A young crafter gives his "reindeer"
a glittery red nose
It was a big day, Sunday. I rose early to make a gallon and a half of piping hot chocolate, the last beverage in a trio of tempting elixirs we would be selling by the glass to wash down cookies and fudge that patrons hopefully would not be able to resist tasting as they looked around our visitor center. As volunteers arrived to take their assigned positions at the beverage bar, a volunteer recruiting station, the cash boxes and my craft tables, I slipped a CD of holiday music into a boom box and glanced about the building at our handiwork. We were ready.

Ben shows off his ornamnt,
a tiny holiday vignette created inside
an ordinary plastic laundry scoop
The day went well. We had a steady stream of visitors and my craft tables saw quite a bit of action. The aviary entranced with views of our animals perching, preening and posing for eager photogs, while sales of home-baked goodies and hot beverages were brisk in our exhibit hall. In mid-afternoon the talented and personable naturalists for Patapsco Valley State Park, under whose oversight our habitat falls, invited patrons to the aviary to observe the animals during their daily feeding. One raptor, a red-shouldered hawk, enthralled onlookers by catching her meal in mid-air as it was tossed to her. Others were slightly less animated, but all were fascinating.

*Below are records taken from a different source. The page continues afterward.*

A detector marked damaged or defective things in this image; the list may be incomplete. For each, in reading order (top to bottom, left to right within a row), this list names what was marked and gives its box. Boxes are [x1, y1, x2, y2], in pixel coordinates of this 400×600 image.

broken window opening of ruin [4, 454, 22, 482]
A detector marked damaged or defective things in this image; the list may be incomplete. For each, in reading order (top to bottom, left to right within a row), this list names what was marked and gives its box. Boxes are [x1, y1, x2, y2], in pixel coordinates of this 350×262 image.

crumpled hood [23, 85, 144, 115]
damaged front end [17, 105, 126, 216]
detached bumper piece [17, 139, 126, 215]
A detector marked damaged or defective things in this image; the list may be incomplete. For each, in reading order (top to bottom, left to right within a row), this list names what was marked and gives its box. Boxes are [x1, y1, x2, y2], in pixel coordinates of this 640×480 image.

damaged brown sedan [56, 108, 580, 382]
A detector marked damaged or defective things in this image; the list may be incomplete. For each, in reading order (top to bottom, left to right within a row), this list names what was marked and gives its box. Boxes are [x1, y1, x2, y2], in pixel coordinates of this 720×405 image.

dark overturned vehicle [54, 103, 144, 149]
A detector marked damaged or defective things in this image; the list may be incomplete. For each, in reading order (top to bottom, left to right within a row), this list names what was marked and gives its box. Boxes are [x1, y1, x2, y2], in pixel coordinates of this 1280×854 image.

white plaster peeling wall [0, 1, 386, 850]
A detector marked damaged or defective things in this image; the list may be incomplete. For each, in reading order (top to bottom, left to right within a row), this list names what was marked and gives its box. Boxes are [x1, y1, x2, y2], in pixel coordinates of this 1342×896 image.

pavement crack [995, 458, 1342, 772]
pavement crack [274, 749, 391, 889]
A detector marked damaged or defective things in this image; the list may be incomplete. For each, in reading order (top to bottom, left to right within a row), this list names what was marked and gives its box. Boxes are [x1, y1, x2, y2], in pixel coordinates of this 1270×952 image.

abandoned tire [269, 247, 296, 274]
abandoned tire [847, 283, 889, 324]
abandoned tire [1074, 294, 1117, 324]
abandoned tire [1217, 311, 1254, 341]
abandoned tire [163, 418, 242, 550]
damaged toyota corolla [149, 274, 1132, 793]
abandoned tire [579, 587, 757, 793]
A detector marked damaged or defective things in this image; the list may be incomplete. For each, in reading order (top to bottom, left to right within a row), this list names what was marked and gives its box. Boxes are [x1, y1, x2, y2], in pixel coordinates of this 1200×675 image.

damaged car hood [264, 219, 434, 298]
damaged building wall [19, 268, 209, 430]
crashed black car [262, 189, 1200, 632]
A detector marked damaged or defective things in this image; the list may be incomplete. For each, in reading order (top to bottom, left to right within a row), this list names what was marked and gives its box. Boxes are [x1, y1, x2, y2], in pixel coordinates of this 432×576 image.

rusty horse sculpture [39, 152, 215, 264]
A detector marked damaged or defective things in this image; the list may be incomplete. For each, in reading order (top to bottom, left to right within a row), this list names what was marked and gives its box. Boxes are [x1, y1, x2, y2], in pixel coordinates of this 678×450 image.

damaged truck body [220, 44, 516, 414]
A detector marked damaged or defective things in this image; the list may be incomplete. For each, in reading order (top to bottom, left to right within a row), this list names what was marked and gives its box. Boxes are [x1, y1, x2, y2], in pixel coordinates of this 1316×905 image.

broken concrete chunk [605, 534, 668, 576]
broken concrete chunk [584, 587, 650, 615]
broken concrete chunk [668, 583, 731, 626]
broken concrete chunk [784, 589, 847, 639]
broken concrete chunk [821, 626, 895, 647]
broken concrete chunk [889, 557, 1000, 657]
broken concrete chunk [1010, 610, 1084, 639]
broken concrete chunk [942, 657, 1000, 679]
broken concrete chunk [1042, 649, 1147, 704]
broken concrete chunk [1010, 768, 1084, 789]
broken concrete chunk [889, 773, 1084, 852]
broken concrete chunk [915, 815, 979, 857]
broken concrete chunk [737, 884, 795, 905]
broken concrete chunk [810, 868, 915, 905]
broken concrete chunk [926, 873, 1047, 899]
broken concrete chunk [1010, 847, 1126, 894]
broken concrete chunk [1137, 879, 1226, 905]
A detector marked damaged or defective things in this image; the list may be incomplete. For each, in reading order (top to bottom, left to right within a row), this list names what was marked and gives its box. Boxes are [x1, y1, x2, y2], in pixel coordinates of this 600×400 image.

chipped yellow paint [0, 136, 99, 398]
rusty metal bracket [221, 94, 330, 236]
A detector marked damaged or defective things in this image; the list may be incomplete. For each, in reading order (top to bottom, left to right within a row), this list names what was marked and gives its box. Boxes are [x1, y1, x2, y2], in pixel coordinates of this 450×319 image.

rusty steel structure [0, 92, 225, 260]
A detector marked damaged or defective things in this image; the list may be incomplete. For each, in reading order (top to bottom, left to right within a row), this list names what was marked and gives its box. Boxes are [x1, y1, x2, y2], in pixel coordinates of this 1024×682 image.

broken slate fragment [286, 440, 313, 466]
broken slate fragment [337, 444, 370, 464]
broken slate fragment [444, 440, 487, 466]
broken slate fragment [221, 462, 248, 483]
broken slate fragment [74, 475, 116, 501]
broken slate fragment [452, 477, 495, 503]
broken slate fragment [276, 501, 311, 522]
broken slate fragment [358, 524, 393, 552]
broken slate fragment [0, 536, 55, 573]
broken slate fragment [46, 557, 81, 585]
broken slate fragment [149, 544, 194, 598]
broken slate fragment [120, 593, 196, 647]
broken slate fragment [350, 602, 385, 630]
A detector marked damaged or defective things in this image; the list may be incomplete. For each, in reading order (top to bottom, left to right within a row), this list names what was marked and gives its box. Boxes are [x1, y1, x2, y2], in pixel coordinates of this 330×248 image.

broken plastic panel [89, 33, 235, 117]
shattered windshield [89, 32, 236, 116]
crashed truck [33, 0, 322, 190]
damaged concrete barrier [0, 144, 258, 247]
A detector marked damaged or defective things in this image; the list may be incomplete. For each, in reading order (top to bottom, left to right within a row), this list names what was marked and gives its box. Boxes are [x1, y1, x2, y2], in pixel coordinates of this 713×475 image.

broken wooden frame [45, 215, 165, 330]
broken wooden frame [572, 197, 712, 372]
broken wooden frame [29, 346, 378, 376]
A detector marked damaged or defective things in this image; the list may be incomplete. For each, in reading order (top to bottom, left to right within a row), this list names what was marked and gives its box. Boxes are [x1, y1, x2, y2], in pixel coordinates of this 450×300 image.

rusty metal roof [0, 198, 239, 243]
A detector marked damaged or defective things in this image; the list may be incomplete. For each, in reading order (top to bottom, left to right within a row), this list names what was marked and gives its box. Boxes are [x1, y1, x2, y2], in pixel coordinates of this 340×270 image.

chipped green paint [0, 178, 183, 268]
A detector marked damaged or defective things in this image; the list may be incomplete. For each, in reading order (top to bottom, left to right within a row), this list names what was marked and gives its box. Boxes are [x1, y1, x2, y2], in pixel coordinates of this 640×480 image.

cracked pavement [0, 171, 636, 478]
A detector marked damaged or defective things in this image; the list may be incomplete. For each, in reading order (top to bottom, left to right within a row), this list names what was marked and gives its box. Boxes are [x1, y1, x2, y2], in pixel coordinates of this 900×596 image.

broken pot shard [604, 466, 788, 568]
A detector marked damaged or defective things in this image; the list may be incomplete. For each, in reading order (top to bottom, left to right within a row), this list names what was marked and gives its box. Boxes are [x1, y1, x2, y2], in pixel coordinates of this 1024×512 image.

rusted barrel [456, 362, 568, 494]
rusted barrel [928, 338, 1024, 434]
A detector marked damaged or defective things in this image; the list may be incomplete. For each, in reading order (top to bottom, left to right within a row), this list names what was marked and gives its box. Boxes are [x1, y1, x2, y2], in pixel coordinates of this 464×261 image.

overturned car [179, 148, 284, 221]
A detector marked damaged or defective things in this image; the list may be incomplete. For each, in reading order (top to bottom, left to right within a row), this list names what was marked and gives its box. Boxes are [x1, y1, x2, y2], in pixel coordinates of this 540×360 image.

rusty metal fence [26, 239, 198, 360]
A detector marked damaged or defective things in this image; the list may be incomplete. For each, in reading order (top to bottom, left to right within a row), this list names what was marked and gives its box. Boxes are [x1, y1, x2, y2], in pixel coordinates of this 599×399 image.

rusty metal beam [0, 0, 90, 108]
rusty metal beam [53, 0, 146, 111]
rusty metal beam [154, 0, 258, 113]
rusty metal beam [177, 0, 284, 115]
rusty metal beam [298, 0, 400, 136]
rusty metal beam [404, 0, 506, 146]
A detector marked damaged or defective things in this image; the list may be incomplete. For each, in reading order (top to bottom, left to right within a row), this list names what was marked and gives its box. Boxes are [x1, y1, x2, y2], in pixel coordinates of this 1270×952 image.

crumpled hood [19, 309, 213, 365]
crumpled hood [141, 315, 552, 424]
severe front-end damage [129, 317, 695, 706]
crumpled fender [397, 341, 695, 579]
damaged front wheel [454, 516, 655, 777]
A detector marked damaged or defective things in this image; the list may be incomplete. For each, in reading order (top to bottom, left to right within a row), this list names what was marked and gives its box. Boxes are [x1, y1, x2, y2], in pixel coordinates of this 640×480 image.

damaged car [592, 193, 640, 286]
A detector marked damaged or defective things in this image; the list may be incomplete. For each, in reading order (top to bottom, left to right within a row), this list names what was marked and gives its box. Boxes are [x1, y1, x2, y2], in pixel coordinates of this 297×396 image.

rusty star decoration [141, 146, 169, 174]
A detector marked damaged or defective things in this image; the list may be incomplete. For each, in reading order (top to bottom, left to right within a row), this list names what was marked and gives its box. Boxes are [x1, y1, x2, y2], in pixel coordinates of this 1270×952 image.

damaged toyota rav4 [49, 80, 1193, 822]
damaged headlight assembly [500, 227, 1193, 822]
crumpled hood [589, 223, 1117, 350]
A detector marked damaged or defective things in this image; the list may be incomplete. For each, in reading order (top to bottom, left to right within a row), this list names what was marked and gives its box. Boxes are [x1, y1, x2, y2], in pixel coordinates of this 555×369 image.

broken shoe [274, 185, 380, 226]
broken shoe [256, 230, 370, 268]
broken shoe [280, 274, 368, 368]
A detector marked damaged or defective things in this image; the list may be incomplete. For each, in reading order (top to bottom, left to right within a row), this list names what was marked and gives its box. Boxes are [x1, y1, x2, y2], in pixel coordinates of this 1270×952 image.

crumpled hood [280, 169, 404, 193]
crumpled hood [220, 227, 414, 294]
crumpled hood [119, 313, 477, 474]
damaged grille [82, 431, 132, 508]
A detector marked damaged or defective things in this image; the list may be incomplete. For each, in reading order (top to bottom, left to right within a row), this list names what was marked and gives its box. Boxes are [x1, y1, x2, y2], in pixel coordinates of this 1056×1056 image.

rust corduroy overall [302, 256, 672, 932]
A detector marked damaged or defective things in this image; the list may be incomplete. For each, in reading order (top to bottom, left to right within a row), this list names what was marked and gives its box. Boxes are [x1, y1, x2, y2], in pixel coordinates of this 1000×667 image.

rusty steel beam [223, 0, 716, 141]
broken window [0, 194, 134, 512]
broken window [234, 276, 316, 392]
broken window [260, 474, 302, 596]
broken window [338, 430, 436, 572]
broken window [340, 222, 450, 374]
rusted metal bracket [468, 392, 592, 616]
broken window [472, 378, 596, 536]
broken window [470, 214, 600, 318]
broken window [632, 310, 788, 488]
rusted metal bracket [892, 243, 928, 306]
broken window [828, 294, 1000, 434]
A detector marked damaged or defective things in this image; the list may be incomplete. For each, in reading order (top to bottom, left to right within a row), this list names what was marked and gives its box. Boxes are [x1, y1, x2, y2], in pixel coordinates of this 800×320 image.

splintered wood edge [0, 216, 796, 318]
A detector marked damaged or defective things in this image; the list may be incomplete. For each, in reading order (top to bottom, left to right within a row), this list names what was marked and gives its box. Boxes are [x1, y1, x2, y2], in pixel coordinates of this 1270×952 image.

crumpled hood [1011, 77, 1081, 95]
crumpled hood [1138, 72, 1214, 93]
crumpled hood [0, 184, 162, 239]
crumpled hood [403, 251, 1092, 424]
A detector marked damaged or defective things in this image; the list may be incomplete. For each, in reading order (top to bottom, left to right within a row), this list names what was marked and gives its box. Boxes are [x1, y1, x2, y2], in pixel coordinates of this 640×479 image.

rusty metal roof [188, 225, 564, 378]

Visitors look on as naturalist Andy Vlangellotto feeds a Peregrine
falcon while naturalist Katie Soranno describes the bird's injuries
In all, the day garnered a respectable sum to further our ongoing conservation efforts at Soldiers Delight.  We sent home with dozens of people some tempting baked goodies, a crafty ornament or two, and memories of wildlife up close and personal that may someday turn a youngster into a lifelong nature advocate. But, mostly, we generated a bundle of goodwill for our cause: to enlighten the public about the plight of over thirty species of endangered flora and fauna which call Soldiers Delight home, and to share with people the wonder of our natural world. I am honored to work with such a dedicated group of people who made our annual fundraiser a success.  Our open house is a big, exhausting effort. But at the end of the day I had a smile on my face about a mission well-accomplished.